Baca juga: Bahlil: 35 Investor Asing Penolak UU Cipta Kerja Tidak Masuk Lewat Pintu BKPM dan BEI
Sebagai informasi, 23 perusahaan yang menyurati DPR RI dan Presiden ini antara lain adalah American Apparel and Footwear Association, ALDI SOUTH Group, ALDI Einkaf Gmbh & Co, Amfori, Burton, DW - SHOP, Eberhart's, Fair Labor Association, Fair Wear, FEMNET, Global Fairness Innitiative, Haglofs, Hugo Bos, Just Brands, Mowe, Odlo, Lidl, Schoffel, S. Oliver Group, Institut SUDWIND, VF Corporation, dan Zeeman.
Lebih jauh, mereka menyampaikan 8 poin yang bisa diperhatikan oleh Pemerintah dalam UU Omnibus Law, di antaranya adalah menjamin adanya kontrak kerja permanen setelah beberapa periode waktu sehingga kontrak kerja jangka waktu pendek harus dibatasi karena minim memberi proteksi legal.

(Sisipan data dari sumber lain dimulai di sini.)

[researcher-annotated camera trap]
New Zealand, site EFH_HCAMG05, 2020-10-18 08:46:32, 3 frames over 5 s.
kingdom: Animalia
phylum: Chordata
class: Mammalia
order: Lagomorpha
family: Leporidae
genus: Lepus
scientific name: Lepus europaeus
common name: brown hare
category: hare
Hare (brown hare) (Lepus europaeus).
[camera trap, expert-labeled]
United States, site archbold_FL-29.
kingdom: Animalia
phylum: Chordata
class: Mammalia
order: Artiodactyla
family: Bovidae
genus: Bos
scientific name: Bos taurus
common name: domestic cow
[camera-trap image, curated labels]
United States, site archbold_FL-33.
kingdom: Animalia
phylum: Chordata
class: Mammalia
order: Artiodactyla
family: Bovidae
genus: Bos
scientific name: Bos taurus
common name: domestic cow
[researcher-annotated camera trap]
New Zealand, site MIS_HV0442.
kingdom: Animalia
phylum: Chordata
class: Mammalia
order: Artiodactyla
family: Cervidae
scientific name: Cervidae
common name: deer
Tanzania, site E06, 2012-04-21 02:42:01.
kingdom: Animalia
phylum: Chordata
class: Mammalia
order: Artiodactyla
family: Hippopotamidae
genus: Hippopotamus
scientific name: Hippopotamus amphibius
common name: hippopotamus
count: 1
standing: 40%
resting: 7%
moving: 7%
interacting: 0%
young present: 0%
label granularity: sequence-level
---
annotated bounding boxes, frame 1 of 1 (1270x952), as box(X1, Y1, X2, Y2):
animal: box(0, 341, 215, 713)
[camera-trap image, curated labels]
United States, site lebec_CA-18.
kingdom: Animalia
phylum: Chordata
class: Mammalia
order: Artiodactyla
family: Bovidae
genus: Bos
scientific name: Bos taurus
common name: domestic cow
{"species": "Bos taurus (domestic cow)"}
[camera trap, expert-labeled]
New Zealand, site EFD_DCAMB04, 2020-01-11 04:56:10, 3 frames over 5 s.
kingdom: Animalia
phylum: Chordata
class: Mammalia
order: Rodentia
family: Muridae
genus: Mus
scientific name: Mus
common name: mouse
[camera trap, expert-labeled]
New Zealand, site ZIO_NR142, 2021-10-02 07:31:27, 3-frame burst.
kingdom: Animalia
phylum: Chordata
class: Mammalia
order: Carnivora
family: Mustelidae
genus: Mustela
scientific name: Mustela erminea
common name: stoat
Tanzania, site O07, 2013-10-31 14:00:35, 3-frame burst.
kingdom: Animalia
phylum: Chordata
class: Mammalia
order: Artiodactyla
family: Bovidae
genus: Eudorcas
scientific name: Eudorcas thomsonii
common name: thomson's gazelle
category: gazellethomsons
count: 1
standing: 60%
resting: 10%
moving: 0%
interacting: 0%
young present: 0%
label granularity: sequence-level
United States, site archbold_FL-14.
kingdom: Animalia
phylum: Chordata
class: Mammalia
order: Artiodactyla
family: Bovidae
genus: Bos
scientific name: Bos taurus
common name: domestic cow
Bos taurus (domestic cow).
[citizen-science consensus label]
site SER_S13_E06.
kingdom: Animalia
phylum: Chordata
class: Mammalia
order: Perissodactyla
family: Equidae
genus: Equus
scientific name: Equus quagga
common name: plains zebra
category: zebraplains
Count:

Selanjutnya memastikan UU Omnibus Law sejalan dengan Konvensi nomor 158 Organisasi Buruh Internasional (International Labour Organization/ILO) yang mendefinisikan waktu kontrak kerja.
Baca juga: Tekan Jokowi Soal UU Cipta Kerja, 35 Investor Hijau Ini Dinilai Tidak Dapat Jatah
Tak hanya itu, mereka juga meminta Pemerintah memperhatikan Konvensi nomor 131 ILO yang melarang regulasi pembayaran upah di bawah standar UMR.
Perusahaan-perusahaan ini juga menekankan agar hak-hak unpaid leave, cuti hamil (maternity leave), cuti menyusui di jam kerja, hari libur keagamaan, libur atas kebutuhan acara keluarga hingga aktivitas serikat buruh, dipenuhi dan dilindungi sebagaimana yang ditetapkan ILO.
Mereka juga memastikan adanya jam kerja yang adil dengan memberlakukan 8 jam kerja per hari, hingga 40 jam kerja seminggu dengan batas lembur 3 jam per hari dan 14 jam seminggu sebagaimana tertera dalam Pasal 13/2003 dan Konsensi 116 ILO.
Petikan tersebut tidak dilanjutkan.